• EXERCISE DIRECTIONS
Where does the string "labeled" appear? Copy every line of the entries below that holds it.

• PROVIDED MATERIAL

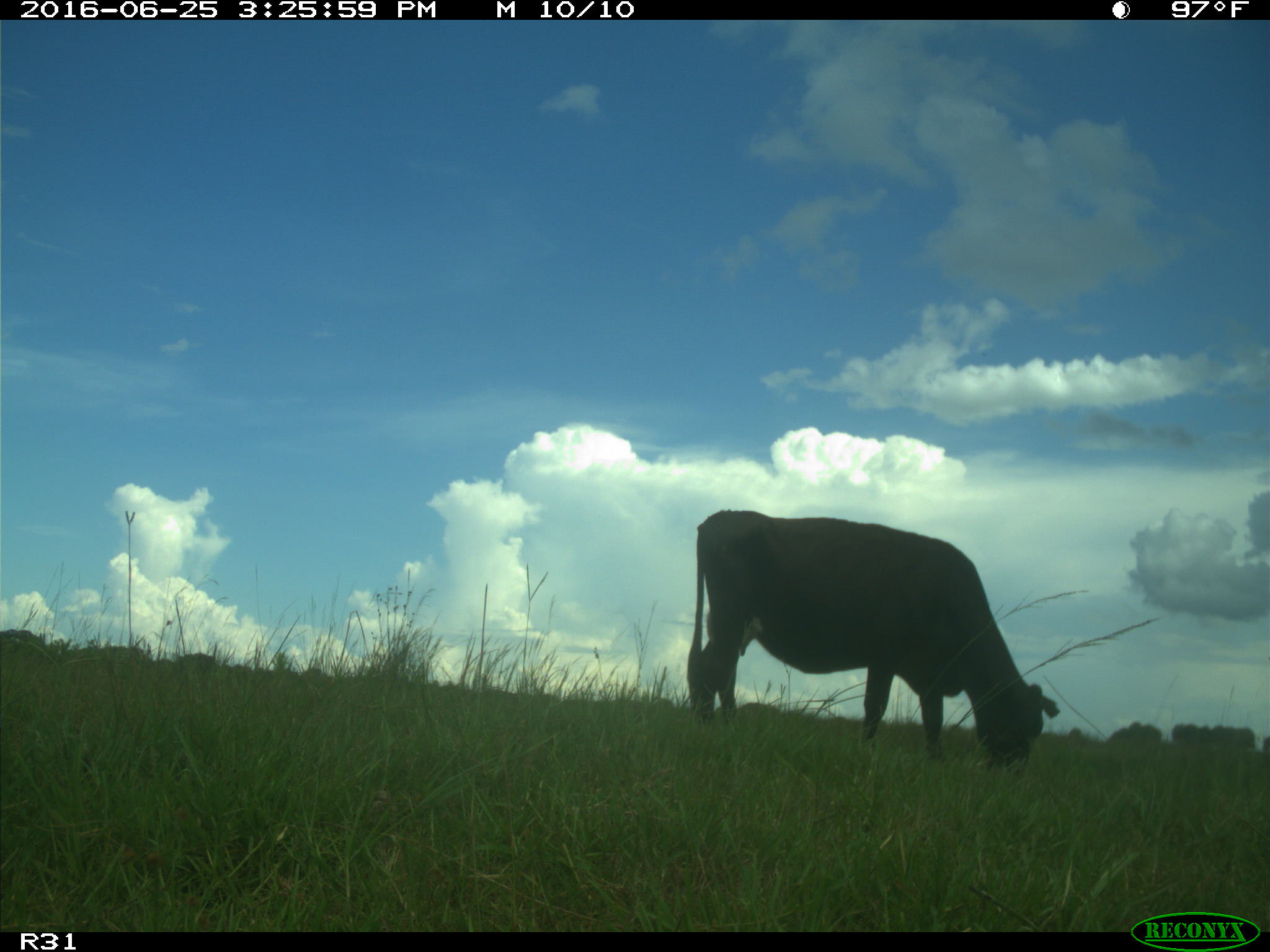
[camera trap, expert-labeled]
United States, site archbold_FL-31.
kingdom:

--

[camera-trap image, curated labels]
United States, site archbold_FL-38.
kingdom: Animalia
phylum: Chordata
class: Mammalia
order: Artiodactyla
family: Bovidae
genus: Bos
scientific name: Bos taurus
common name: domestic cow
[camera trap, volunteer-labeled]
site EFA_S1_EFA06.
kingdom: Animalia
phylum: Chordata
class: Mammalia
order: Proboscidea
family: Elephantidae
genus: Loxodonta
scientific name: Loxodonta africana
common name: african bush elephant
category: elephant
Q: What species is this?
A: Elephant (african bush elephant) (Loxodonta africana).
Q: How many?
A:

• YOUR RESPONSE
[camera trap, expert-labeled]
[camera trap, volunteer-labeled]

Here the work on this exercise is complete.